Re: [RFC 1/3] iommu/intel: Use page->refcount to count number of entries in IOMMU

From: Liu, Jingqi
Date: Sun Dec 24 2023 - 22:00:01 EST


On 12/21/2023 11:19 AM, Pasha Tatashin wrote:
In order to be able to efficiently free empty page table levels, count the
number of entries in each page table my incremeanting and decremeanting
s/incremeanting/incrementing
s/decremeanting/decrementing

refcount every time a PTE is inserted or removed form the page table.
s/form/from


For this to work correctly, add two helper function:
dma_clear_pte and dma_set_pte where counting is performed,

Also, modify the code so every page table entry is always updated using the
two new functions.

Signed-off-by: Pasha Tatashin <pasha.tatashin@xxxxxxxxxx>
---
drivers/iommu/intel/iommu.c | 40 +++++++++++++++++++++---------------
drivers/iommu/intel/iommu.h | 41 +++++++++++++++++++++++++++++++------
2 files changed, 58 insertions(+), 23 deletions(-)

diff --git a/drivers/iommu/intel/iommu.c b/drivers/iommu/intel/iommu.c
index 897159dba47d..4688ef797161 100644
--- a/drivers/iommu/intel/iommu.c
+++ b/drivers/iommu/intel/iommu.c
@@ -949,7 +949,7 @@ static struct dma_pte *pfn_to_dma_pte(struct dmar_domain *domain,
if (domain->use_first_level)
pteval |= DMA_FL_PTE_XD | DMA_FL_PTE_US | DMA_FL_PTE_ACCESS;
- if (cmpxchg64(&pte->val, 0ULL, pteval))
+ if (dma_set_pte(pte, pteval))
/* Someone else set it while we were thinking; use theirs. */
free_pgtable_page(tmp_page);
else
@@ -1021,7 +1021,8 @@ static void dma_pte_clear_range(struct dmar_domain *domain,
continue;
}
do {
- dma_clear_pte(pte);
+ if (dma_pte_present(pte))
+ dma_clear_pte(pte);
start_pfn += lvl_to_nr_pages(large_page);
pte++;
} while (start_pfn <= last_pfn && !first_pte_in_page(pte));
@@ -1062,7 +1063,8 @@ static void dma_pte_free_level(struct dmar_domain *domain, int level,
*/
if (level < retain_level && !(start_pfn > level_pfn ||
last_pfn < level_pfn + level_size(level) - 1)) {
- dma_clear_pte(pte);
+ if (dma_pte_present(pte))
+ dma_clear_pte(pte);
domain_flush_cache(domain, pte, sizeof(*pte));
free_pgtable_page(level_pte);
}
@@ -1093,12 +1095,13 @@ static void dma_pte_free_pagetable(struct dmar_domain *domain,
}
}
-/* When a page at a given level is being unlinked from its parent, we don't
- need to *modify* it at all.
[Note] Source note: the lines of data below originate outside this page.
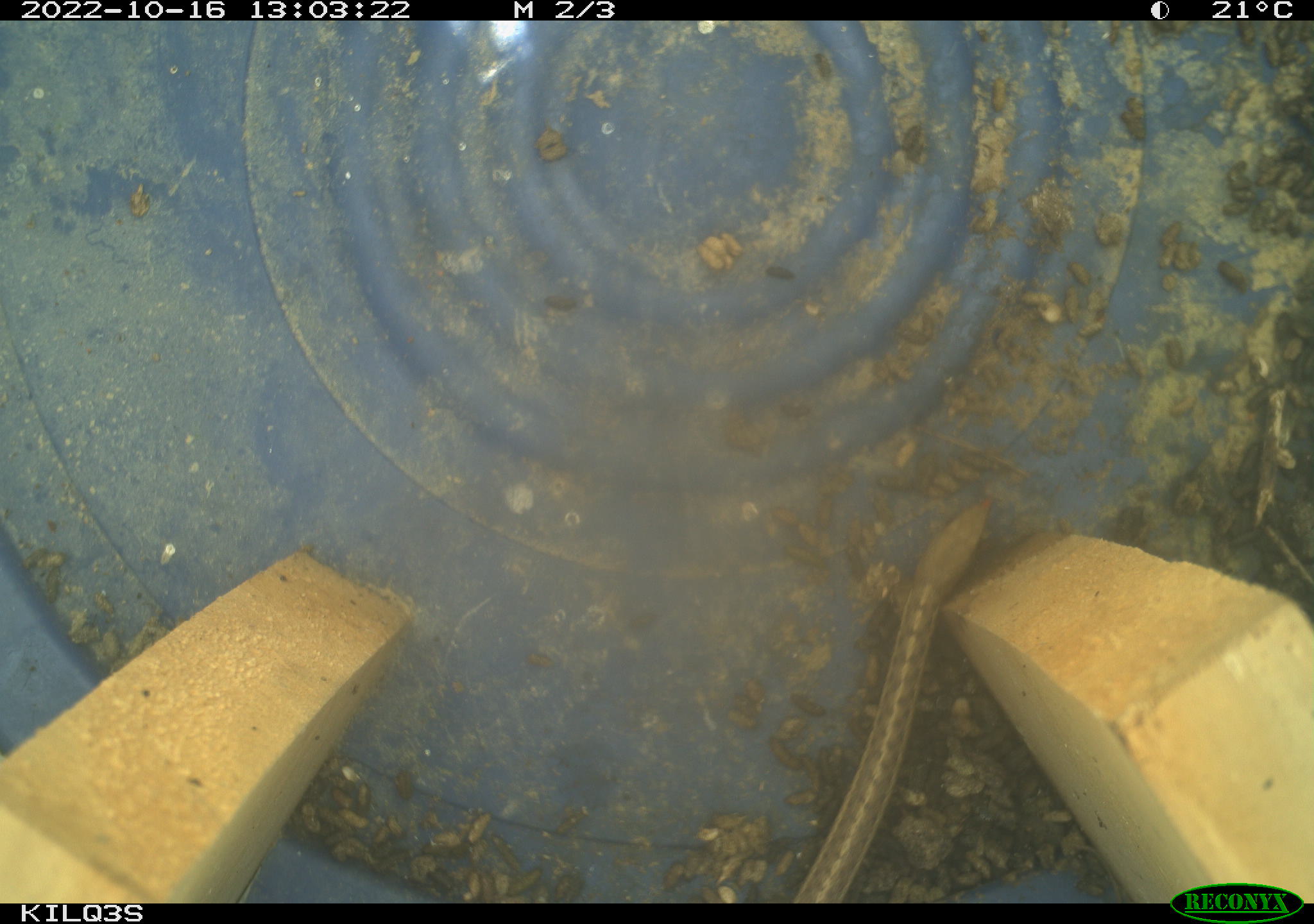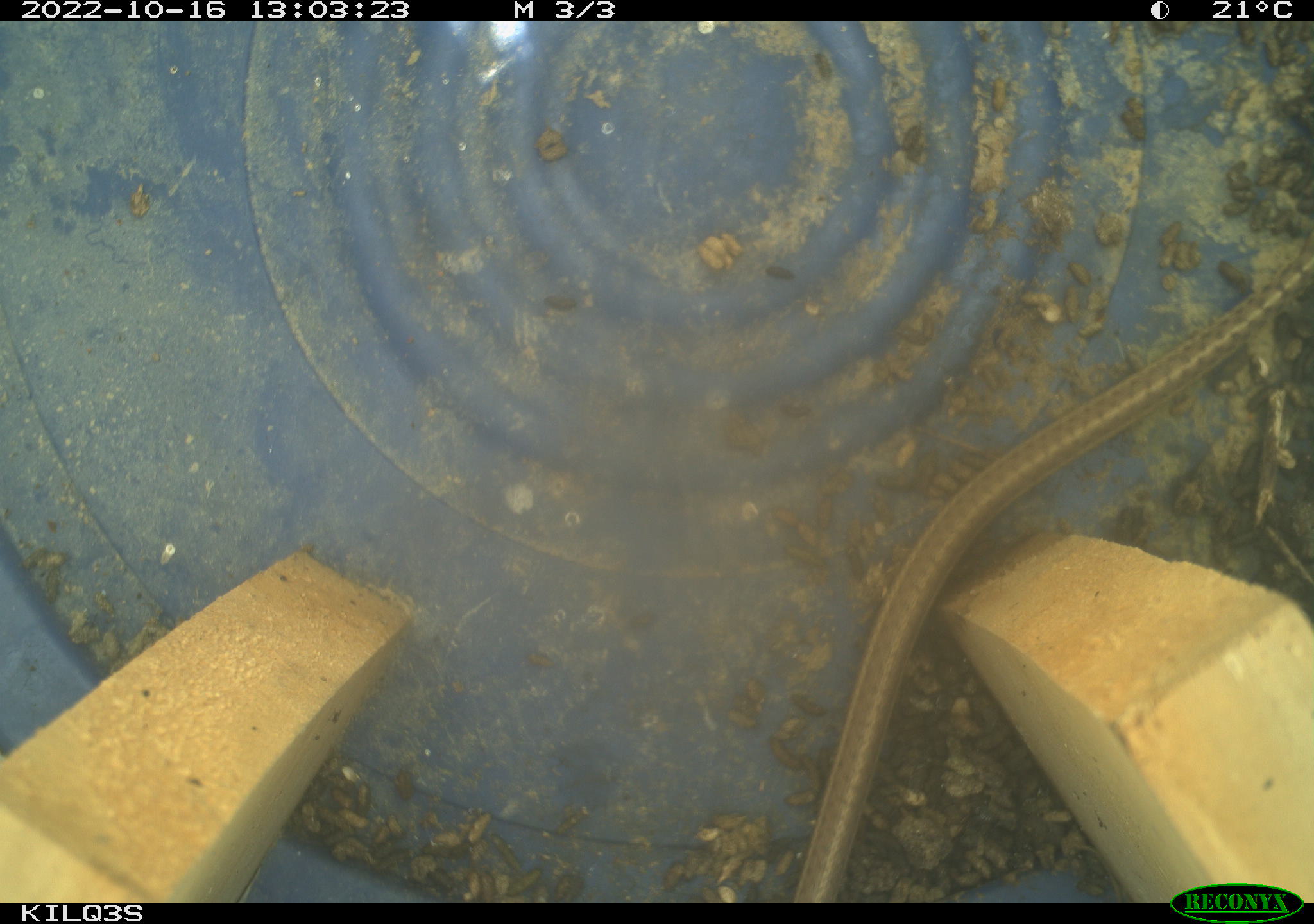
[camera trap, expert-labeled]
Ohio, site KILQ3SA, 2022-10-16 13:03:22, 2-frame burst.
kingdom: Animalia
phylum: Chordata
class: Reptilia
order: Squamata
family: Colubridae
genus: Thamnophis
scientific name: Thamnophis sirtalis sirtalis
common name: eastern gartersnake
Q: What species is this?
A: Eastern gartersnake (Thamnophis sirtalis sirtalis).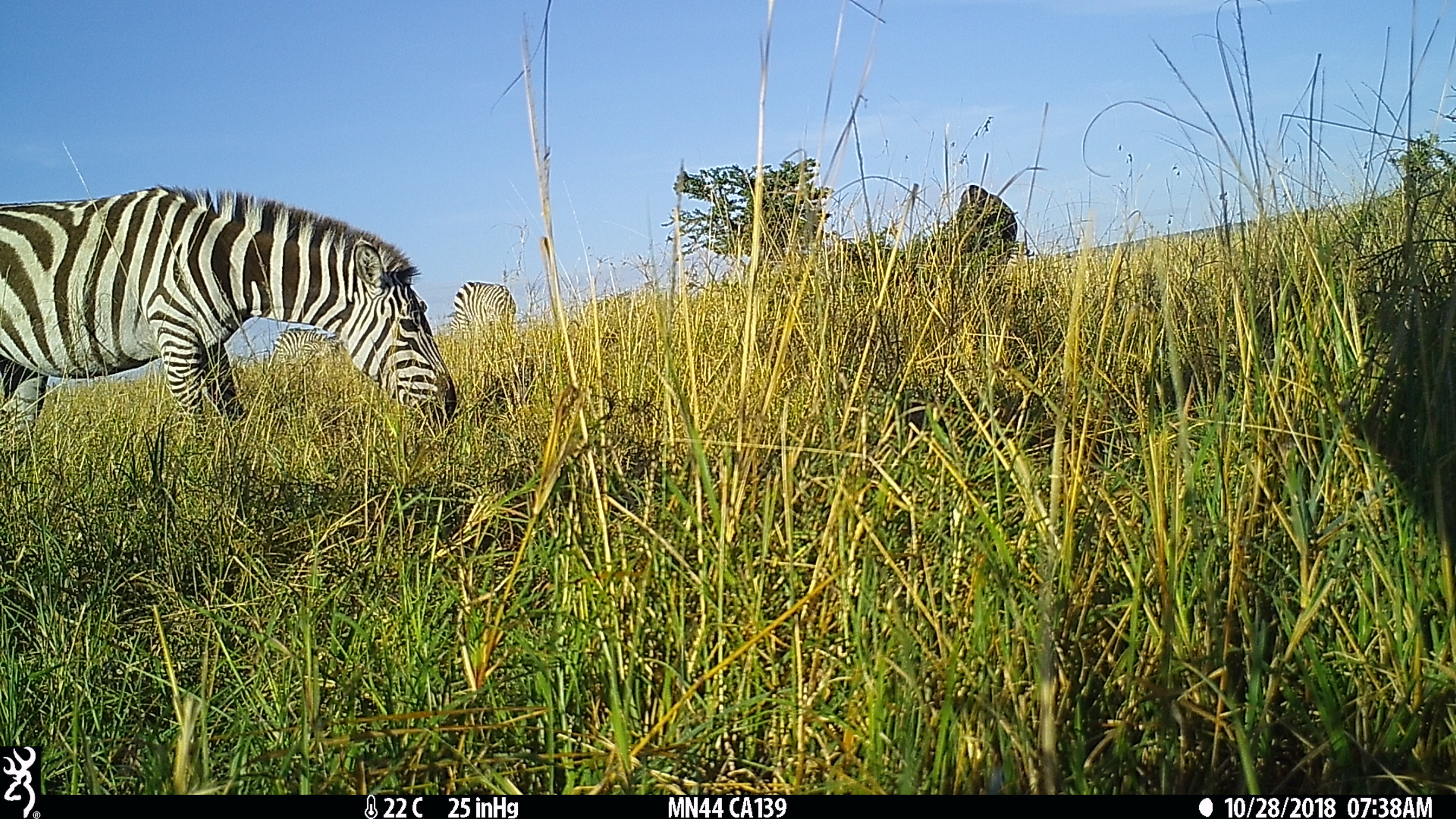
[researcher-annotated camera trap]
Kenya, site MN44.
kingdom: Animalia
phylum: Chordata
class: Mammalia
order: Perissodactyla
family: Equidae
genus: Equus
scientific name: Equus quagga burchellii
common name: burchell's zebra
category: zebra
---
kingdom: Animalia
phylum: Chordata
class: Mammalia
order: Artiodactyla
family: Bovidae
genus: Syncerus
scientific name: Syncerus caffer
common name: buffalo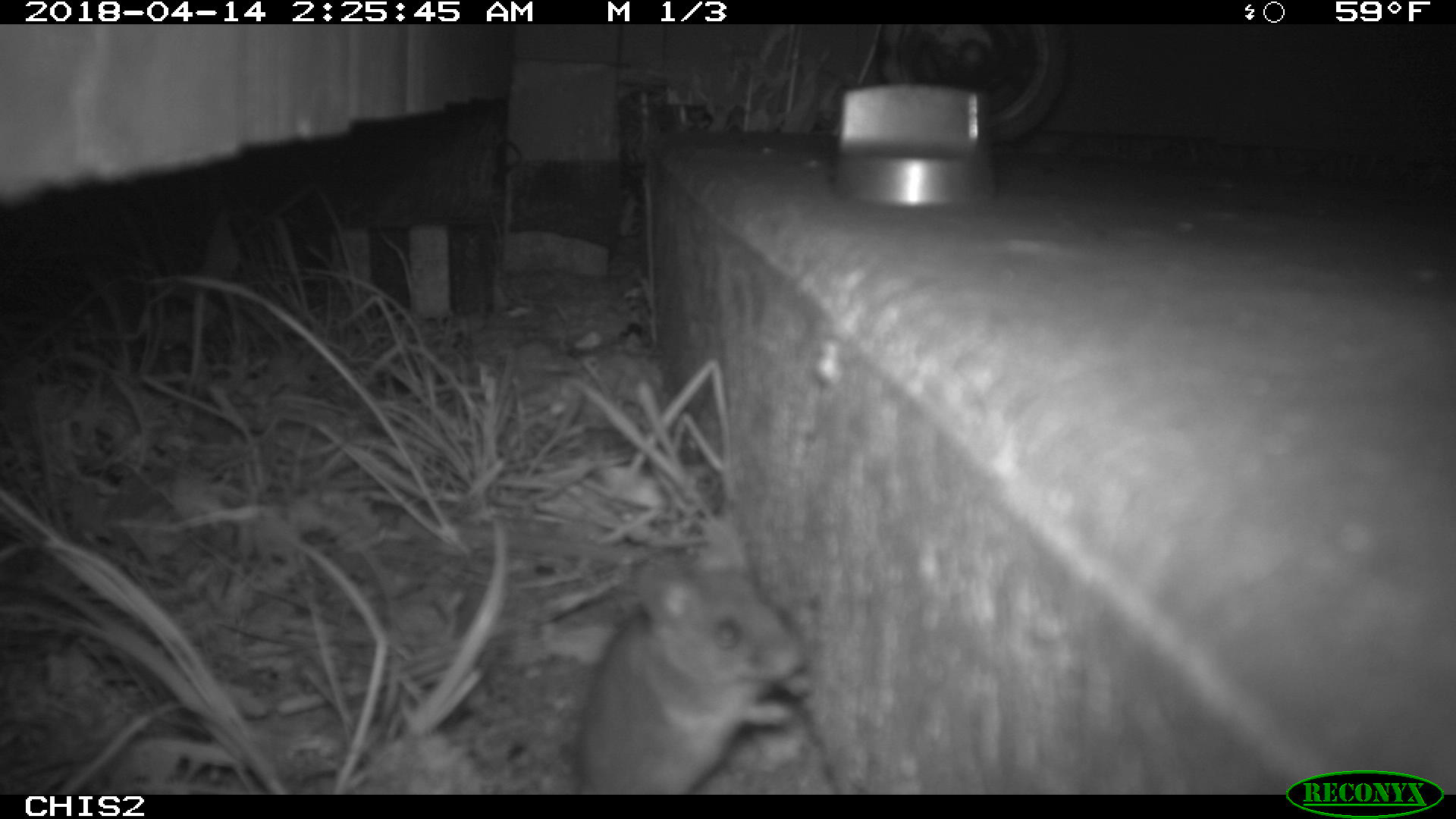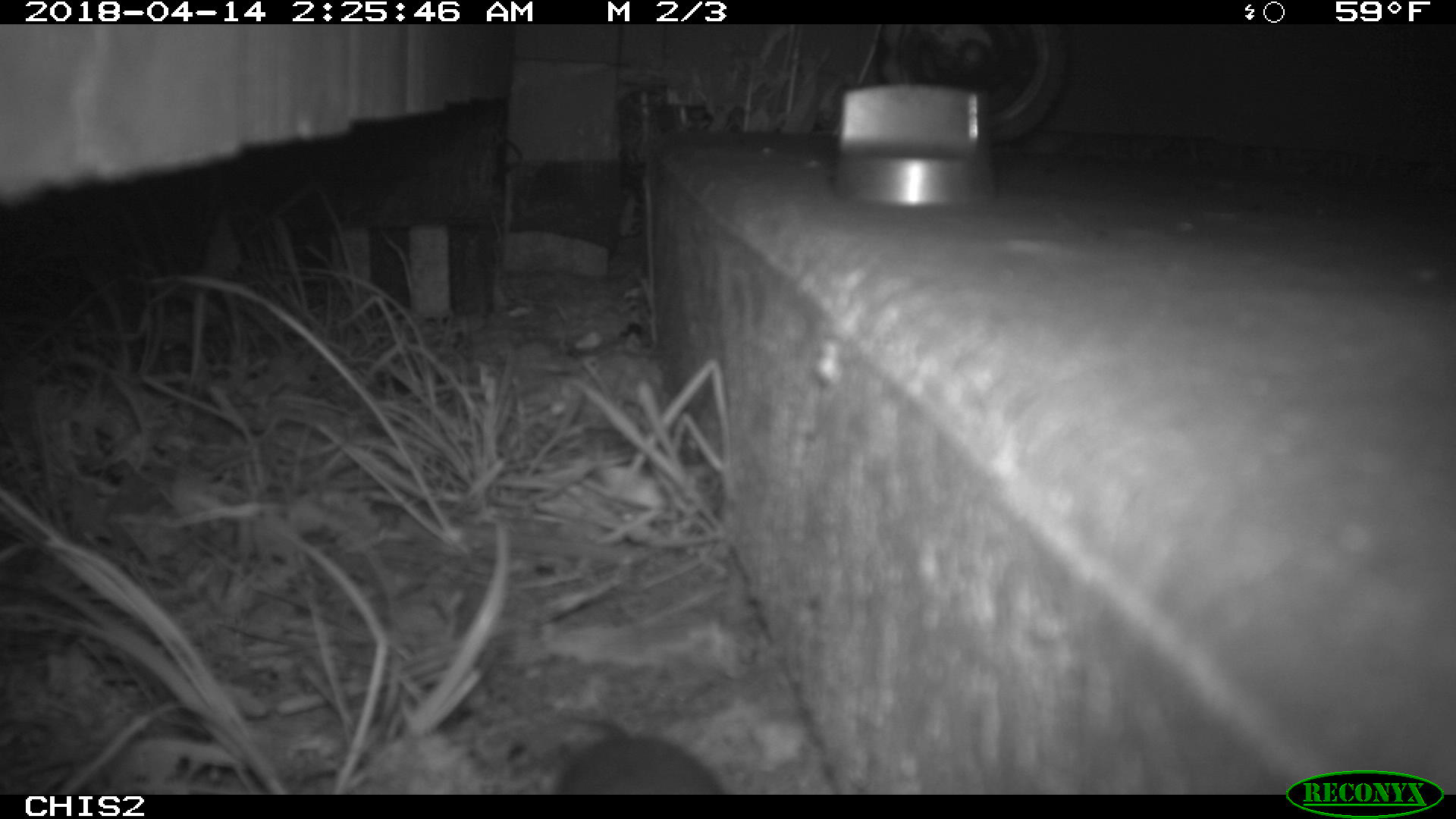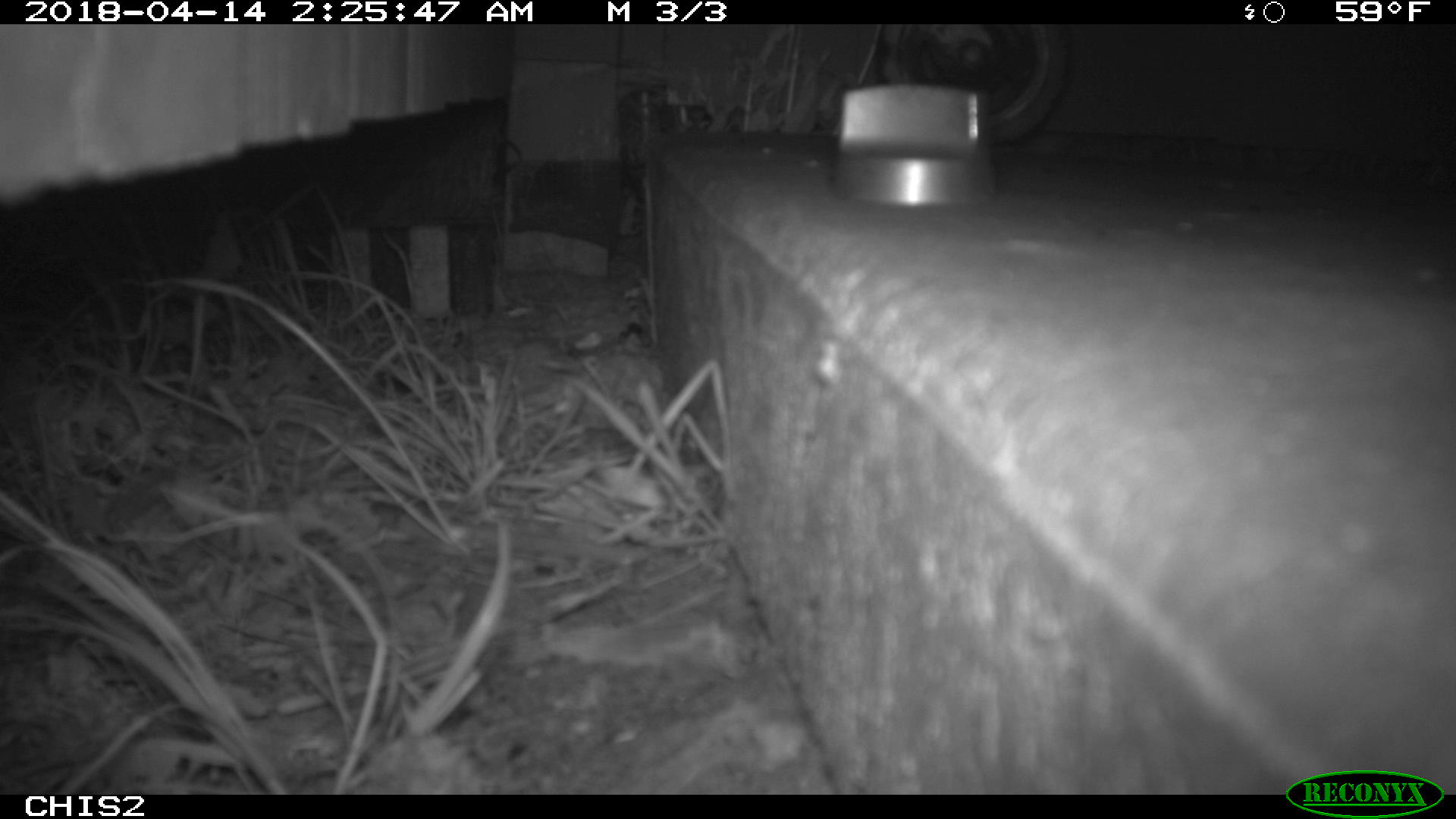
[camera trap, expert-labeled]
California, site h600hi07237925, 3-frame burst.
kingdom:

All we need to do is make a list of all the
- pages which can be freed just as soon as we've flushed the IOTLB and we
- know the hardware page-walk will no longer touch them.
- The 'pte' argument is the *parent* PTE, pointing to the page that is to
- be freed. */
+/*
+ * A given page at a given level is being unlinked from its parent.
+ * We need to make a list of all the pages which can be freed just as soon as
+ * we've flushed the IOTLB and we know the hardware page-walk will no longer
+ * touch them. The 'pte' argument is the *parent* PTE, pointing to the page
+ * that is to be freed.
+ */
static void dma_pte_list_pagetables(struct dmar_domain *domain,
int level, struct dma_pte *pte,
struct list_head *freelist)
@@ -1106,17 +1109,20 @@ static void dma_pte_list_pagetables(struct dmar_domain *domain,
struct page *pg;
pg = pfn_to_page(dma_pte_addr(pte) >> PAGE_SHIFT);
- list_add_tail(&pg->lru, freelist);
-
- if (level == 1)
- return;
-
pte = page_address(pg);
+
do {
- if (dma_pte_present(pte) && !dma_pte_superpage(pte))
- dma_pte_list_pagetables(domain, level - 1, pte, freelist);
+ if (dma_pte_present(pte)) {
+ if (level > 1 && !dma_pte_superpage(pte)) {
+ dma_pte_list_pagetables(domain, level - 1, pte,
+ freelist);
+ }
+ dma_clear_pte(pte);
+ }
pte++;
} while (!first_pte_in_page(pte));
+
+ list_add_tail(&pg->lru, freelist);
}
How about calculating the page decrement when the pages in the freelist are really freed in iommu_free_pgtbl_pages() ?

Thanks,
Jingqi